● **Trecho citado**
=-=-=
Vivemos um momento em que casar é testar novos acordos. É o que diz à Gama a historiadora norte-americana Stephanie Coontz, que há 50 anos estuda como amamos, casamos e nos separamos

Laura Capelhuchnik 04 de Abril de 2020
©Fabrizio Lenci

“Um casamento que vai bem hoje funciona melhor do que nossos ancestrais jamais sonharam”

Vivemos um momento em que casar é testar novos acordos. É o que diz à Gama a historiadora norte-americana Stephanie Coontz, que há 50 anos estuda como amamos, casamos e nos separamos

Laura Capelhuchnik 04 de Abril de 2020

Nunca esperamos tanto de um casamento, ao mesmo tempo em que nunca fomos tão livres para casar, descasar e, quem sabe, casar de novo. É o que a historiadora norte-americana Stephanie Coontz chama de o “paradoxo da compatibilidade amorosa”: vivemos um período inédito de grandes expectativas no casamento relacionadas a igualdade, honestidade e respeito mútuo. Ao passo que é inédita também nossa alta capacidade de desapego. Permanecer não é mais o principal imperativo do casamento no século 21.
=-=-=
● **Material fornecido**
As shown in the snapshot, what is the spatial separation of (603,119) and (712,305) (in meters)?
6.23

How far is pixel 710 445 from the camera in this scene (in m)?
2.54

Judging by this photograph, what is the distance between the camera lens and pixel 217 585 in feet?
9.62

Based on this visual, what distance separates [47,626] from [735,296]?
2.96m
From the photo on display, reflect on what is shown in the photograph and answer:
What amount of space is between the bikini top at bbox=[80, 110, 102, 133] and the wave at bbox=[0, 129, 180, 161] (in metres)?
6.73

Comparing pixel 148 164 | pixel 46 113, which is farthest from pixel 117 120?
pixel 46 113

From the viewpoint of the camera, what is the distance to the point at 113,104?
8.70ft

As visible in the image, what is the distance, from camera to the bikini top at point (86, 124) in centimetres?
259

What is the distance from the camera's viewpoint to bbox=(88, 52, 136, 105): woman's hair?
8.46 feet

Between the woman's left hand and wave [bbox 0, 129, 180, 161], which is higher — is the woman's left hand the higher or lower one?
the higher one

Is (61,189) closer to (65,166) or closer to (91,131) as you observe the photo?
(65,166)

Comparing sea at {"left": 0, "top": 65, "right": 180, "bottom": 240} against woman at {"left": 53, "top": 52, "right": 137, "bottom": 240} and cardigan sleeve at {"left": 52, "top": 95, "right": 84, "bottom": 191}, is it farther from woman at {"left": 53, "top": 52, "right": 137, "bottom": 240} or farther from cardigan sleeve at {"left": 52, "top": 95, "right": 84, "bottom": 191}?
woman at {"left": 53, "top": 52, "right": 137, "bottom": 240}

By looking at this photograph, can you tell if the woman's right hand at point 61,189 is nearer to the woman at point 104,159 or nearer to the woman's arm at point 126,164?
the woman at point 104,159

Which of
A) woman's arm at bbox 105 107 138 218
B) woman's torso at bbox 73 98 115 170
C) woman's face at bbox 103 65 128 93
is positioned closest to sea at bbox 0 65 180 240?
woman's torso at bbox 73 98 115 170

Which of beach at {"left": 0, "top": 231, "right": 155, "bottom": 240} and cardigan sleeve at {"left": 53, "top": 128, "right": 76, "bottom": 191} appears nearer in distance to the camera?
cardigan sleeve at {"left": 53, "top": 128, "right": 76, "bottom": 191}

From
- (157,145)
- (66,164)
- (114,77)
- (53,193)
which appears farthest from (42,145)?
=-=-=
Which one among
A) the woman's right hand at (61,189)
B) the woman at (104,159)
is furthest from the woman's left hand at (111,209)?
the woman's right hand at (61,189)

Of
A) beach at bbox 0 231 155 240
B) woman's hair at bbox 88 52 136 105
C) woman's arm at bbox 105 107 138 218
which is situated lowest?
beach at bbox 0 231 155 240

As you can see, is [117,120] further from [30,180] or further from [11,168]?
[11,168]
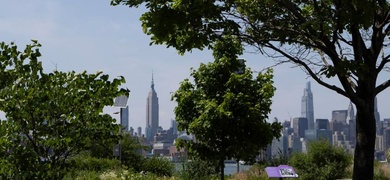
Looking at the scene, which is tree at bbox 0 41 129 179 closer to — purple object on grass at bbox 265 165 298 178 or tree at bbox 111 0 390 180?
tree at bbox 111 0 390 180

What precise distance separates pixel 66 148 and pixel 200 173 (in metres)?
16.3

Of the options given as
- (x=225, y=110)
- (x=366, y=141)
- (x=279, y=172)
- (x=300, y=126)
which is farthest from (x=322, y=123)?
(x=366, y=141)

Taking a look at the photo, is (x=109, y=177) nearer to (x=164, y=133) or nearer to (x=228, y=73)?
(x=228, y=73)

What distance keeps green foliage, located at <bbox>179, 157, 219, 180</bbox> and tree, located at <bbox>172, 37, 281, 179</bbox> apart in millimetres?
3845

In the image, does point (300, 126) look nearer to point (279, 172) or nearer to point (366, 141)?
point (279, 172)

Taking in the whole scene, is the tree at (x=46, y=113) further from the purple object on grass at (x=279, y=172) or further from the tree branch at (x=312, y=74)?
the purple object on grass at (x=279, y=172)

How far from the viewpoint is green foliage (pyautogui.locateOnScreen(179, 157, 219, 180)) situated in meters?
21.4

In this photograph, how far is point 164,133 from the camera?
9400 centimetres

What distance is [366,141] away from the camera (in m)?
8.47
=-=-=
● **Desafio**
Devolva na íntegra, sem qualquer alteração, o trecho sobre o casamento no século 21. As linhas fornecidas não guardam relação alguma com o trecho citado.

● **Resultado completo**
Vivemos um momento em que casar é testar novos acordos. É o que diz à Gama a historiadora norte-americana Stephanie Coontz, que há 50 anos estuda como amamos, casamos e nos separamos

Laura Capelhuchnik 04 de Abril de 2020
©Fabrizio Lenci

“Um casamento que vai bem hoje funciona melhor do que nossos ancestrais jamais sonharam”

Vivemos um momento em que casar é testar novos acordos. É o que diz à Gama a historiadora norte-americana Stephanie Coontz, que há 50 anos estuda como amamos, casamos e nos separamos

Laura Capelhuchnik 04 de Abril de 2020

Nunca esperamos tanto de um casamento, ao mesmo tempo em que nunca fomos tão livres para casar, descasar e, quem sabe, casar de novo. É o que a historiadora norte-americana Stephanie Coontz chama de o “paradoxo da compatibilidade amorosa”: vivemos um período inédito de grandes expectativas no casamento relacionadas a igualdade, honestidade e respeito mútuo. Ao passo que é inédita também nossa alta capacidade de desapego. Permanecer não é mais o principal imperativo do casamento no século 21.